Count the lines below that contain "Family". Give only the number.

Data entries:
________
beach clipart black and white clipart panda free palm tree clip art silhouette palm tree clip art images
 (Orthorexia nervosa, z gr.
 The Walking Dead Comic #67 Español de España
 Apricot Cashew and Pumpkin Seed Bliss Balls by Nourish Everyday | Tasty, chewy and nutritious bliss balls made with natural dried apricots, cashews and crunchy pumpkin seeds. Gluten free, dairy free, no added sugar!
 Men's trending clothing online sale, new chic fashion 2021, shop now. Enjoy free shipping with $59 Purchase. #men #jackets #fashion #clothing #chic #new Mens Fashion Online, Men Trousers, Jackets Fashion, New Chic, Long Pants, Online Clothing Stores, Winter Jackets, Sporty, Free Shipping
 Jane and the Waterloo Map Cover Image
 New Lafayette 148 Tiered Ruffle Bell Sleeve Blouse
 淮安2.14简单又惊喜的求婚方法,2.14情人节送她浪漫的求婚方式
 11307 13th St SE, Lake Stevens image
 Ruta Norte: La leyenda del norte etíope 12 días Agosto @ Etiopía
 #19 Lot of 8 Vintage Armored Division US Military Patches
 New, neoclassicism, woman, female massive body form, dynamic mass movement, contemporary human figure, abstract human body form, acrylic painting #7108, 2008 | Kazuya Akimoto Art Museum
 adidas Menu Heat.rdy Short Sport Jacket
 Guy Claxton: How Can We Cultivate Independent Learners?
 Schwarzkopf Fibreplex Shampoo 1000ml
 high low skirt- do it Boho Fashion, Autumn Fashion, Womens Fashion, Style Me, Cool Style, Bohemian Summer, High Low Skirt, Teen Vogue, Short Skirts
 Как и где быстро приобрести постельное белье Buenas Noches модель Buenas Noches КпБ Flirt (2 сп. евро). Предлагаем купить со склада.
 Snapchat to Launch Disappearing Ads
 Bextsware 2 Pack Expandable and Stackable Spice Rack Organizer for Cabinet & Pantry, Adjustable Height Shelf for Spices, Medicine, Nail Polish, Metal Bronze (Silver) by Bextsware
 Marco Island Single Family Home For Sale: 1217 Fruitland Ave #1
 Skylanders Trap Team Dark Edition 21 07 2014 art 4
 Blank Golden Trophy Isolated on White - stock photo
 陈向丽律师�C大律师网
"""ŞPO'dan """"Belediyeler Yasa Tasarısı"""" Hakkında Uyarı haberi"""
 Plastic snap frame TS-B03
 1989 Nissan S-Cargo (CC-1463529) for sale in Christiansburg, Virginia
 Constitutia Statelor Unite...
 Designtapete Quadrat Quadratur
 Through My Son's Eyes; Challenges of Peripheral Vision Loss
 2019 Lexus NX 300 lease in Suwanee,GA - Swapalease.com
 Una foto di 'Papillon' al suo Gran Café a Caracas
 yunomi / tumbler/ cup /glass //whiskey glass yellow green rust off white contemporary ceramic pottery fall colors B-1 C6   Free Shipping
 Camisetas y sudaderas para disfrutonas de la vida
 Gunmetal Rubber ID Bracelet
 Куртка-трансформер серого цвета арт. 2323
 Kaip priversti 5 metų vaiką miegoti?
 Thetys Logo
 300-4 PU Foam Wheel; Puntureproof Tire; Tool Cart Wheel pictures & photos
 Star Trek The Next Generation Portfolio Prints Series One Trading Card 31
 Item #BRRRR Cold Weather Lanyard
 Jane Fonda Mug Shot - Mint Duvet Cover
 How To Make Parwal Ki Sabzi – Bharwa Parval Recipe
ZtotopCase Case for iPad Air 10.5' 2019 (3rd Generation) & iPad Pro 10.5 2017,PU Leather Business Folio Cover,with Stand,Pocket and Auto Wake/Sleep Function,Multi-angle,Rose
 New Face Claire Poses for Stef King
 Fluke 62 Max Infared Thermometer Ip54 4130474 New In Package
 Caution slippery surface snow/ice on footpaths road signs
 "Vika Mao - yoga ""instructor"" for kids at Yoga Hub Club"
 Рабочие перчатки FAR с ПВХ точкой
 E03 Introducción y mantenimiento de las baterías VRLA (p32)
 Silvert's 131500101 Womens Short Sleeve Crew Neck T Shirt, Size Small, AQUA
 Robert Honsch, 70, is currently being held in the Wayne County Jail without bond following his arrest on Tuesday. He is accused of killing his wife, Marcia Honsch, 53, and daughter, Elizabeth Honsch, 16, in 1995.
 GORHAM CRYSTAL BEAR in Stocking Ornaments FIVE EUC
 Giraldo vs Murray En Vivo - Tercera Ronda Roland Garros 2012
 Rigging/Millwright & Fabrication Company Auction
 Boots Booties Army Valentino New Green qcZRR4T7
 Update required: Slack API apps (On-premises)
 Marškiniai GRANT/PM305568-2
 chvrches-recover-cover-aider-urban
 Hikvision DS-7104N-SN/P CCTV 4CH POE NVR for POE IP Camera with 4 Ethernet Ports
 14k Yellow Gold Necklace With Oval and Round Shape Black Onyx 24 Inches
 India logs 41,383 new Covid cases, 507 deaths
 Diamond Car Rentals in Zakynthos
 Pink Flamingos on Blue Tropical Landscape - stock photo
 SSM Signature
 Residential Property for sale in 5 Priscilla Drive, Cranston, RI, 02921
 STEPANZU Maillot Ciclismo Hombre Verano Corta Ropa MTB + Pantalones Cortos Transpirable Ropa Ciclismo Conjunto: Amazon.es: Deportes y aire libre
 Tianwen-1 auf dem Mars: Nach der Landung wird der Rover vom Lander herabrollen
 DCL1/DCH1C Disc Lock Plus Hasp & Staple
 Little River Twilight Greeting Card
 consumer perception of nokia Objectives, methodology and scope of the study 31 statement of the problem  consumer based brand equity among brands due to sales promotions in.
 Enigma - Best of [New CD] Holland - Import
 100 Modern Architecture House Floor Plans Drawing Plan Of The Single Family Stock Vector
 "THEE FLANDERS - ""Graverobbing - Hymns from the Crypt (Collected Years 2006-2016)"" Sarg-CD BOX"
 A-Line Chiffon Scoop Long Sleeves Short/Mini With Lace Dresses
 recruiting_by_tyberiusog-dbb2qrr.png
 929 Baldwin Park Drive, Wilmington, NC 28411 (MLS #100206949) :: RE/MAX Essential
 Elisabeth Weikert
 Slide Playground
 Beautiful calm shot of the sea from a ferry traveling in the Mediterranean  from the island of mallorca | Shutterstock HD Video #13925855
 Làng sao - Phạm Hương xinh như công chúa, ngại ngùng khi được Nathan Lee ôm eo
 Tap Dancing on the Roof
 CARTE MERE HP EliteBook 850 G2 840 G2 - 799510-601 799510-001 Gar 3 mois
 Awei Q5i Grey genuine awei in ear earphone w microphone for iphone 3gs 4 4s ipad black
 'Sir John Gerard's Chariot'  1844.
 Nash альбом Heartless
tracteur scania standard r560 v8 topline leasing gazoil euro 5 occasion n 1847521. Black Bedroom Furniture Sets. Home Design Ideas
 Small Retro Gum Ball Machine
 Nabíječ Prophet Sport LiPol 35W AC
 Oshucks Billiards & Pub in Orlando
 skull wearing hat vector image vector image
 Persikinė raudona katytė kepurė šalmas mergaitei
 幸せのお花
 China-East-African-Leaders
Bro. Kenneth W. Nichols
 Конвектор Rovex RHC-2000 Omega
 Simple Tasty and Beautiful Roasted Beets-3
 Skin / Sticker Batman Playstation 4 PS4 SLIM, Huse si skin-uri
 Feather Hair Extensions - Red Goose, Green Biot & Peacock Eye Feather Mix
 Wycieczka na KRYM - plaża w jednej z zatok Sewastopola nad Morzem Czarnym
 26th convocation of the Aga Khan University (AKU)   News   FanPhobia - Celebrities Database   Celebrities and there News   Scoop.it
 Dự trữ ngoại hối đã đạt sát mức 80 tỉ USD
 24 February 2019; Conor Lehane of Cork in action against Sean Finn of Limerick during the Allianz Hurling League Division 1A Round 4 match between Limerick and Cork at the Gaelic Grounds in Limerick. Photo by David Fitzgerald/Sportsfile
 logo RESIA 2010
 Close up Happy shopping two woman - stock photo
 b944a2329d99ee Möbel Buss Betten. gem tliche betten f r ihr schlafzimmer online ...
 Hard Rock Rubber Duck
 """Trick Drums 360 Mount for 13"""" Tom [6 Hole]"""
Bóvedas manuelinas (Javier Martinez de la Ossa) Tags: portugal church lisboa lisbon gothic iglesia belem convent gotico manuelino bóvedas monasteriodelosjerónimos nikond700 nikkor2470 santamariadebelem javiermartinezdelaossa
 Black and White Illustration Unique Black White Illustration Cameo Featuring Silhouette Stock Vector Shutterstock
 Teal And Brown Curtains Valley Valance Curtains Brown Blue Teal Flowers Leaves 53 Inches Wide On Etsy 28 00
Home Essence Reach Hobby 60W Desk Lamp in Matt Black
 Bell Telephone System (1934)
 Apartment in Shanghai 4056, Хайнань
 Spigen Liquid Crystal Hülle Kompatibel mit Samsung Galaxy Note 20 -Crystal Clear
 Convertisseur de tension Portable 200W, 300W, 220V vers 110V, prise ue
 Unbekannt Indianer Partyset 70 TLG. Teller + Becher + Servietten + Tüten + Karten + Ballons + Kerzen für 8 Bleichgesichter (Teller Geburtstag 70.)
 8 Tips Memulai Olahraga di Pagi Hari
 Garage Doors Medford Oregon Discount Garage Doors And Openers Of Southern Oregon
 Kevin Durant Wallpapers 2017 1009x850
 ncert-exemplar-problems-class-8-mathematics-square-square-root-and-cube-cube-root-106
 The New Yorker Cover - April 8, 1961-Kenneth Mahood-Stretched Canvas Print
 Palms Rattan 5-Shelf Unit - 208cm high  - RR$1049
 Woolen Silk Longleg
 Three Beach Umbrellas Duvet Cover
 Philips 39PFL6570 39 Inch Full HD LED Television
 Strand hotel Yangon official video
________
■ **Written reply**
2